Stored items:
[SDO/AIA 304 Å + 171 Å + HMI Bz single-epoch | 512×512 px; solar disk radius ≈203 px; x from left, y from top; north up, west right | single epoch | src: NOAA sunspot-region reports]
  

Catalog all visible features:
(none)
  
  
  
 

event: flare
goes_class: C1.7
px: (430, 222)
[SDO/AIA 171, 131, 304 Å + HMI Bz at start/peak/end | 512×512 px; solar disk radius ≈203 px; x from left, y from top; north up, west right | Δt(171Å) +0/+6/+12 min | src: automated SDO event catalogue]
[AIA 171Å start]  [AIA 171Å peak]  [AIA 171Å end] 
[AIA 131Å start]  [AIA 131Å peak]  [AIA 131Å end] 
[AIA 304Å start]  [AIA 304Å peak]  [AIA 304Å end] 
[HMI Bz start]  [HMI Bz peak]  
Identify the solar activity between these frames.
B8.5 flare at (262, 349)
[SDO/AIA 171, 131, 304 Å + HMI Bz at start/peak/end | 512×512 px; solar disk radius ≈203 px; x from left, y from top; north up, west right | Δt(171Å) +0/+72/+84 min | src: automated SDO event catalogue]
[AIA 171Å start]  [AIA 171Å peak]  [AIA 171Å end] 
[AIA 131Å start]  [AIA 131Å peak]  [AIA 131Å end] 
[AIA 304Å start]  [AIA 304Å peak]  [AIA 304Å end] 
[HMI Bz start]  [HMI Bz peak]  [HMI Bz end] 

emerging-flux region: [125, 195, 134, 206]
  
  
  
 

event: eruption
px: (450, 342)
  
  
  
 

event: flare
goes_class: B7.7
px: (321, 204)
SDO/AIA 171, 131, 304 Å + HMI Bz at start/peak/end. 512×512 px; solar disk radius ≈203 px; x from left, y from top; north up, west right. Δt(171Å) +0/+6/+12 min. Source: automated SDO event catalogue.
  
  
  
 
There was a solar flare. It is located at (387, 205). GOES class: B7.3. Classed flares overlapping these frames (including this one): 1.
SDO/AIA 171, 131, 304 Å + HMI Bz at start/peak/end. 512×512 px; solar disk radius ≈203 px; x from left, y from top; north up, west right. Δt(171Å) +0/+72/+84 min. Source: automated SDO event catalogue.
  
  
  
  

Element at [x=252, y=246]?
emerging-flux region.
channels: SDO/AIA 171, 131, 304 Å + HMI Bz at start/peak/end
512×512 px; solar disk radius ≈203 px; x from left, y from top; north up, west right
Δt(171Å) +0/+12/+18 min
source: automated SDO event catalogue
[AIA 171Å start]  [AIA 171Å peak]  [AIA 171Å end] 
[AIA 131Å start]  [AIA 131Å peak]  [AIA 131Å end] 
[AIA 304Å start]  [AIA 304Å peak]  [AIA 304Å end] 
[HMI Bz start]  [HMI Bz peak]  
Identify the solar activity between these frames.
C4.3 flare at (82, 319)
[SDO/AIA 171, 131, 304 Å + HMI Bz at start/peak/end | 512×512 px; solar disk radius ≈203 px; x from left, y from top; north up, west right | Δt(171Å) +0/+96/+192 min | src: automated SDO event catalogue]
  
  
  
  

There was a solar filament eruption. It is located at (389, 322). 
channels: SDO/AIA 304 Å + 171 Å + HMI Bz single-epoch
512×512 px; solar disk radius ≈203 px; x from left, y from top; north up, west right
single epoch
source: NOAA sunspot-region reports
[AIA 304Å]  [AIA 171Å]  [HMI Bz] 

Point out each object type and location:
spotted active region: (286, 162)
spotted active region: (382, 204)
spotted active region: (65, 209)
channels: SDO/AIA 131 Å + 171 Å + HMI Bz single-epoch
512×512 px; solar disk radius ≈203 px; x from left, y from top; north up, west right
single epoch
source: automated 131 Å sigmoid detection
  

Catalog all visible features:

• [WHAT YOU NEED TO DO]
Nothing but the lines from the one containing "Δt(171Å) +0/+96/+192 min" through the end of the entries belongs in the answer; repeat them exactly.

• [OUTPUT BELOW]
[SDO/AIA 171, 131, 304 Å + HMI Bz at start/peak/end | 512×512 px; solar disk radius ≈203 px; x from left, y from top; north up, west right | Δt(171Å) +0/+96/+192 min | src: automated SDO event catalogue]
  
  
  
  

There was a solar filament eruption. It is located at (389, 322). 
channels: SDO/AIA 304 Å + 171 Å + HMI Bz single-epoch
512×512 px; solar disk radius ≈203 px; x from left, y from top; north up, west right
single epoch
source: NOAA sunspot-region reports
[AIA 304Å]  [AIA 171Å]  [HMI Bz] 

Point out each object type and location:
spotted active region: (286, 162)
spotted active region: (382, 204)
spotted active region: (65, 209)
channels: SDO/AIA 131 Å + 171 Å + HMI Bz single-epoch
512×512 px; solar disk radius ≈203 px; x from left, y from top; north up, west right
single epoch
source: automated 131 Å sigmoid detection
  

Catalog all visible features:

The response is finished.